-- Begin DATA PROVIDED --

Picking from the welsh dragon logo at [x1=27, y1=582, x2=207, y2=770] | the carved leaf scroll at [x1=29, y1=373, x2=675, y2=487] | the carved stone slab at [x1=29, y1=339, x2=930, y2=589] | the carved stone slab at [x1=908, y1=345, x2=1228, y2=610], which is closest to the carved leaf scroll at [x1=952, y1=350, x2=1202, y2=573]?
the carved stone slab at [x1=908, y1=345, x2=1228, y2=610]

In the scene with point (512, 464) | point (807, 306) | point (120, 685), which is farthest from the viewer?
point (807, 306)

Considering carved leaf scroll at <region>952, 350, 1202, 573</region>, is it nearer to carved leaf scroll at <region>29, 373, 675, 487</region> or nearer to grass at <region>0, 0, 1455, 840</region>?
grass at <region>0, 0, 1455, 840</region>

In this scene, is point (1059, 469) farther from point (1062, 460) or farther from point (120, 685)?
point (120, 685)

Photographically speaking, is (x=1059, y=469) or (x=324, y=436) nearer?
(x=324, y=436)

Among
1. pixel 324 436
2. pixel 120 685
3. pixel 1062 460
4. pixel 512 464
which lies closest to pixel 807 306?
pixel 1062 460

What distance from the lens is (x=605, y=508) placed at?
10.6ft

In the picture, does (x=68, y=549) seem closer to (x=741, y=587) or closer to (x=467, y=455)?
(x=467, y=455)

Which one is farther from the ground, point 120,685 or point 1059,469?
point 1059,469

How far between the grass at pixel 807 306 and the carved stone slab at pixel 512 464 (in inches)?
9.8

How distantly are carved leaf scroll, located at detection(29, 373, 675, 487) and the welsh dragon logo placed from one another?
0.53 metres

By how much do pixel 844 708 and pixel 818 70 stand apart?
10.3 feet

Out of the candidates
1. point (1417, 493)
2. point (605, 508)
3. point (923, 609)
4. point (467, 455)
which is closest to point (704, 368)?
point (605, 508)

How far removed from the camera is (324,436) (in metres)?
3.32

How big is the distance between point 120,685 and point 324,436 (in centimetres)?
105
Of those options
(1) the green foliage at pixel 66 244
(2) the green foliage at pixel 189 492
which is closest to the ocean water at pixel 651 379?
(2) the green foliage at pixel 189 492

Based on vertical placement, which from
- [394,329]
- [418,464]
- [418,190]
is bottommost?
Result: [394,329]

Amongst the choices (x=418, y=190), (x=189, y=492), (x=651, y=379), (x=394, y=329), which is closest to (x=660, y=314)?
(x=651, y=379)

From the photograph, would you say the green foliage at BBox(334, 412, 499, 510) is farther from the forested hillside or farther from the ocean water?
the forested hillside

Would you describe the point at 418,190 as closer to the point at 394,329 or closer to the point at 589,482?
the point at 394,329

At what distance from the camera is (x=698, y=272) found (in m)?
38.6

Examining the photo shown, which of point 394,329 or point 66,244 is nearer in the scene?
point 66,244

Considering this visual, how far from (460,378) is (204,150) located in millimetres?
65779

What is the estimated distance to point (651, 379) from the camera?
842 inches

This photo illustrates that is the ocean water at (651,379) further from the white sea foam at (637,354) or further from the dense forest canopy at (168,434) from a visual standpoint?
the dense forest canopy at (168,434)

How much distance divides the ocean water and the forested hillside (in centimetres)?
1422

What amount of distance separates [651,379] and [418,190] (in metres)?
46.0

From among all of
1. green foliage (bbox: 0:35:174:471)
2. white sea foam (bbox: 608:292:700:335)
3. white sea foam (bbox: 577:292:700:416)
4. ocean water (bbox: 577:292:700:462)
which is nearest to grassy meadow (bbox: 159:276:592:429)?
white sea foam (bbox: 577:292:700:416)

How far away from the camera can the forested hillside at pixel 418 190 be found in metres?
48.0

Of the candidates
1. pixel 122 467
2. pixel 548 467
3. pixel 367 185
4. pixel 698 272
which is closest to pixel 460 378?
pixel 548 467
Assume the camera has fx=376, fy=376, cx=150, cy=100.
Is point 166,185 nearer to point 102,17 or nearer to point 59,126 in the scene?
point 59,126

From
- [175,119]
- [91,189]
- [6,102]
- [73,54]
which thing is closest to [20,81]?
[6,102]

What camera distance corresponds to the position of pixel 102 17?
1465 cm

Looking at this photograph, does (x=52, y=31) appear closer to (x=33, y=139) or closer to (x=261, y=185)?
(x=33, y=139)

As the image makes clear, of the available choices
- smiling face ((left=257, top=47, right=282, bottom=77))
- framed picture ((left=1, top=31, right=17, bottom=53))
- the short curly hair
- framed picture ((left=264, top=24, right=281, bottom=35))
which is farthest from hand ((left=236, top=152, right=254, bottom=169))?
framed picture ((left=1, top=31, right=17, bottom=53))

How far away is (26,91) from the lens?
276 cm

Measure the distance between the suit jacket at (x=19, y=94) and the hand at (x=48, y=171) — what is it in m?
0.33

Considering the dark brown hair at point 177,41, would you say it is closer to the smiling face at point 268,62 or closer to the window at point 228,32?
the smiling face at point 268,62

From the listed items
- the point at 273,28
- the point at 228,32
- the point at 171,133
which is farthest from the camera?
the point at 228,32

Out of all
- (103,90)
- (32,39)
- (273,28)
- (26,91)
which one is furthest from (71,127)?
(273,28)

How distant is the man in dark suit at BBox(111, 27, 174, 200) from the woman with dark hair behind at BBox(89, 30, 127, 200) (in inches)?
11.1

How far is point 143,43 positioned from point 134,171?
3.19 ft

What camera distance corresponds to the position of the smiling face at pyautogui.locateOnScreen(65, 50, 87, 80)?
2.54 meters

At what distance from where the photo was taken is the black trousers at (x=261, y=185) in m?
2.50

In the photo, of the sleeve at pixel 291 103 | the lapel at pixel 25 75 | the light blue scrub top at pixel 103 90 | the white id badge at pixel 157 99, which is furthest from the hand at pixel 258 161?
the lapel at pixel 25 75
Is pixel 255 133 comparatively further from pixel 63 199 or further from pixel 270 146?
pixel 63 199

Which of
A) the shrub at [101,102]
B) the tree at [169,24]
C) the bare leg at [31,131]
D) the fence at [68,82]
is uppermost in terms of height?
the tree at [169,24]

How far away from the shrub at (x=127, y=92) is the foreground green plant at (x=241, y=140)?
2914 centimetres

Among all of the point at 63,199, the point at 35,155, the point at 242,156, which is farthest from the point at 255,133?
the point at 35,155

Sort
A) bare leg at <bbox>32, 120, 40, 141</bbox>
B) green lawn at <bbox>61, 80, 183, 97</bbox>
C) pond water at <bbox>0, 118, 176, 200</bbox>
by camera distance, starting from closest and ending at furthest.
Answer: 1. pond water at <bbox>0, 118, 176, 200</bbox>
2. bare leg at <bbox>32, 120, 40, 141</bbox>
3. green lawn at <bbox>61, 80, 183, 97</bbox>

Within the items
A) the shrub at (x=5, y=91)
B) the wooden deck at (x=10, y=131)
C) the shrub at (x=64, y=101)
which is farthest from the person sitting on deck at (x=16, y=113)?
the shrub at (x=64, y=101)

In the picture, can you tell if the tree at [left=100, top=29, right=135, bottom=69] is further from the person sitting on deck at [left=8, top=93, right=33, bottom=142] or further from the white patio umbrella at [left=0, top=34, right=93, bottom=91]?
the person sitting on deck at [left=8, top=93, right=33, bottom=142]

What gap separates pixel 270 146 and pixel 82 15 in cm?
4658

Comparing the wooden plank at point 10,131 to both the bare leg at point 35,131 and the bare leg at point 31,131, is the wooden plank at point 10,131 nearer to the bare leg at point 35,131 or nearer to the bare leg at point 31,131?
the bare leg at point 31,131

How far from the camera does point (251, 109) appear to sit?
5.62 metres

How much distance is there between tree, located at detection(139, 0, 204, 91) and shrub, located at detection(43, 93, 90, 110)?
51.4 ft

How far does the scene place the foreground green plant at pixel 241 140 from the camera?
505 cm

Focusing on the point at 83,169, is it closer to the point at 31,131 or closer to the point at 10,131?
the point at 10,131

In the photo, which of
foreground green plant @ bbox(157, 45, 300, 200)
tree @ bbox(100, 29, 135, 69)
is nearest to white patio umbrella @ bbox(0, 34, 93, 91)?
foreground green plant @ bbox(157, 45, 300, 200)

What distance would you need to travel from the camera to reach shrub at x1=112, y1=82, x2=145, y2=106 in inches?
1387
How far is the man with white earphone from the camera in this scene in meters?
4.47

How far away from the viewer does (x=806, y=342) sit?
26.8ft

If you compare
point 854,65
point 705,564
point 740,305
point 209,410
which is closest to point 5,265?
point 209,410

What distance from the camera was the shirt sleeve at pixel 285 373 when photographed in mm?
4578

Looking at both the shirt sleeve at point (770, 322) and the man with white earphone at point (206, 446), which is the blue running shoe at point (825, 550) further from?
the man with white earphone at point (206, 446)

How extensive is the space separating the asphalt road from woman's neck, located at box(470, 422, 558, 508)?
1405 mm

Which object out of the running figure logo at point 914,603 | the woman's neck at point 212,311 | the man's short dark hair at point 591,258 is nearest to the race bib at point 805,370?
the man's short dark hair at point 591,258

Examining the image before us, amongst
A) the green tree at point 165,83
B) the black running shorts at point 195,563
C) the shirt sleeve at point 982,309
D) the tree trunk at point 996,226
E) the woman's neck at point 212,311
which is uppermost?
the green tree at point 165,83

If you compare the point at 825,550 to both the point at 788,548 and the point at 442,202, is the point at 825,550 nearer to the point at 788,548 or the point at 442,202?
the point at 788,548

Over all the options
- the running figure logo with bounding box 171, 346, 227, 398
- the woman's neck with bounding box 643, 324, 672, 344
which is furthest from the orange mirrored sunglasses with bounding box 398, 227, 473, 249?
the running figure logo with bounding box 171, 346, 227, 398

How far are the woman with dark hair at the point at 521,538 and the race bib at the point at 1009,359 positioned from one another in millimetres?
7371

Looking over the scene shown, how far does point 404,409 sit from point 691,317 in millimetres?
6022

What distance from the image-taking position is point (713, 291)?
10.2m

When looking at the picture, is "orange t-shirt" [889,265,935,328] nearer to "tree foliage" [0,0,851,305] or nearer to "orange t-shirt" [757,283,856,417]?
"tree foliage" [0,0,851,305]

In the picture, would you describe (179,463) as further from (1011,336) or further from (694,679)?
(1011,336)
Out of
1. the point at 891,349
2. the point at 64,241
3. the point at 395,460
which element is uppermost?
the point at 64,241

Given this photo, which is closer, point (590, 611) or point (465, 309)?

-- End DATA PROVIDED --

**EXERCISE OBJECTIVE:** Each line from the one containing "How far are" to the end of the records should be echoed exactly, and no other line.

**FULL ANSWER:**
How far are the woman with dark hair at the point at 521,538 and the race bib at the point at 1009,359 positioned from one another in millimetres?
7371

Looking over the scene shown, how far does point 404,409 sit from point 691,317 in millimetres?
6022

What distance from the image-taking position is point (713, 291)?
10.2m

When looking at the picture, is "orange t-shirt" [889,265,935,328] nearer to "tree foliage" [0,0,851,305] or nearer to "orange t-shirt" [757,283,856,417]?
"tree foliage" [0,0,851,305]

In the picture, would you describe (179,463) as further from (1011,336) or further from (694,679)?
(1011,336)
Out of
1. the point at 891,349
2. the point at 64,241
3. the point at 395,460
which element is uppermost?
the point at 64,241

Given this photo, which is closer, point (590, 611) or point (465, 309)?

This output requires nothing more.